Mutual information (MI) is used to measure the stochastic dependency or shared information between discrete random variables. MI adopts heuristic greedy algorithms to distinguish between the highly relevant and least redundant features at each step [35]. The MI value is set to zero when X and Y are statistically independent, indicating that no information has to be exchanged between them [37]. According to Sulaiman and Labadin [37], unlike correlation-based feature selection, MI is a common option for effective feature selection since it considers both linear and nonlinear relationships between two random variables and is highly robust when the variables are noisy or nonlinearly associated with the target variable [35]. MI is originated from information theory and highly related to the entropy concept, employed to lessen uncertainty. If Y is dependent on X, X’s knowledge reduces Y’s uncertainty [35,37].

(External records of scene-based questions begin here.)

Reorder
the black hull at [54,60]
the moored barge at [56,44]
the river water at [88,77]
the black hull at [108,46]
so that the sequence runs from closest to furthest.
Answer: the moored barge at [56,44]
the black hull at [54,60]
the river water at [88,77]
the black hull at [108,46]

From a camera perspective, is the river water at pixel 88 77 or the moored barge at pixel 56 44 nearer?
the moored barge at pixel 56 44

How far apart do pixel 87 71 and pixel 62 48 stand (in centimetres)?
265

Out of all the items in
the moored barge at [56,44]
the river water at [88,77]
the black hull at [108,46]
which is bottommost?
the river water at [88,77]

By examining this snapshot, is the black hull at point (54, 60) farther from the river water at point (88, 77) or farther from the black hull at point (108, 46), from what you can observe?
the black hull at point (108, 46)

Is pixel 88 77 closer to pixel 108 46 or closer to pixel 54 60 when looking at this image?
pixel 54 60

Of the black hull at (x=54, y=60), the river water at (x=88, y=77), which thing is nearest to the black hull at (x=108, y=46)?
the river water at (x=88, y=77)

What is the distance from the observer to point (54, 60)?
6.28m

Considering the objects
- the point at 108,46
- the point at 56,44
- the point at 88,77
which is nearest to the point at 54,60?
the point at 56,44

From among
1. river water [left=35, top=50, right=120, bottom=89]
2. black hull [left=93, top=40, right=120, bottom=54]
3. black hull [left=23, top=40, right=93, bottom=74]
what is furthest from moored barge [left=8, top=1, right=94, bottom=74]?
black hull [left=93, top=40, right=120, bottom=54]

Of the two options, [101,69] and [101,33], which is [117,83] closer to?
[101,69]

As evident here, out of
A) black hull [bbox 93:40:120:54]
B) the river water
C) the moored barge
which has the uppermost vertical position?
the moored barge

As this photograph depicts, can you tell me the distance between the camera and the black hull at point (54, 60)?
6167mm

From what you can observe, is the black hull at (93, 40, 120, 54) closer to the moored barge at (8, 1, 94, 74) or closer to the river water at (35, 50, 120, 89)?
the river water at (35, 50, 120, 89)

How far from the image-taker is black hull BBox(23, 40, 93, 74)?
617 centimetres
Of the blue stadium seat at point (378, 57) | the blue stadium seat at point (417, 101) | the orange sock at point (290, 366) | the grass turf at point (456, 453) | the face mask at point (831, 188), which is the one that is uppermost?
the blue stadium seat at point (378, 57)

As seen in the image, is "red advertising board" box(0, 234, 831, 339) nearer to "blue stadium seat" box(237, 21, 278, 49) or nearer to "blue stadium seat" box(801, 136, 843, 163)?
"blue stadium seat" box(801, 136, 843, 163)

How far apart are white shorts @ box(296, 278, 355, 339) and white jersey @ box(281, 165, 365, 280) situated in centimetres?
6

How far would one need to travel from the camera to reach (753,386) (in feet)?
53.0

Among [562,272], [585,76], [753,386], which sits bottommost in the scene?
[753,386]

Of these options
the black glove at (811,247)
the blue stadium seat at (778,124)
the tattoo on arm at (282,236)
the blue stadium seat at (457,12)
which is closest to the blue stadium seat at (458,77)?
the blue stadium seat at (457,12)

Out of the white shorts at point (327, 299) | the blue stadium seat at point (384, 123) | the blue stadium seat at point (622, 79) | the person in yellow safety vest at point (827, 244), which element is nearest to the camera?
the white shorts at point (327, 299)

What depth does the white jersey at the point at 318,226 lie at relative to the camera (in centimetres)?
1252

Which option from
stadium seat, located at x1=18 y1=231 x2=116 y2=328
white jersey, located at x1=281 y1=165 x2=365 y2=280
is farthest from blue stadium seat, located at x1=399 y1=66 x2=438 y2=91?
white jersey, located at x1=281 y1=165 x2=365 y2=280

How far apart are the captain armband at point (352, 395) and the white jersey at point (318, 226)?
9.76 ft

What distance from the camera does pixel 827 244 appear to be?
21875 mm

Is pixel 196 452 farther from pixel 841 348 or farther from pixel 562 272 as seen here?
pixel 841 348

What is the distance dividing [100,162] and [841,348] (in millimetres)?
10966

C.CROSS-VALIDATION METHODS

The model is said to be effective when it can adjust to new or unforeseen data and yield accurate predictions. One of the methods frequently employed to evaluate the performance of an ML model on unobserved data is holdout cross-validation. In this work, each classifier was trained and tested using 80%–20% dataset splits. The 80%–20% dataset split was a commonly used

D.IMPLEMENTED ML and DL ALGORITHMS

In this study, five ML and DL algorithms namely RF, GB, CATB, MLP, and DNN were employed for phishing website detection. Brief details of each algorithm are presented as follows.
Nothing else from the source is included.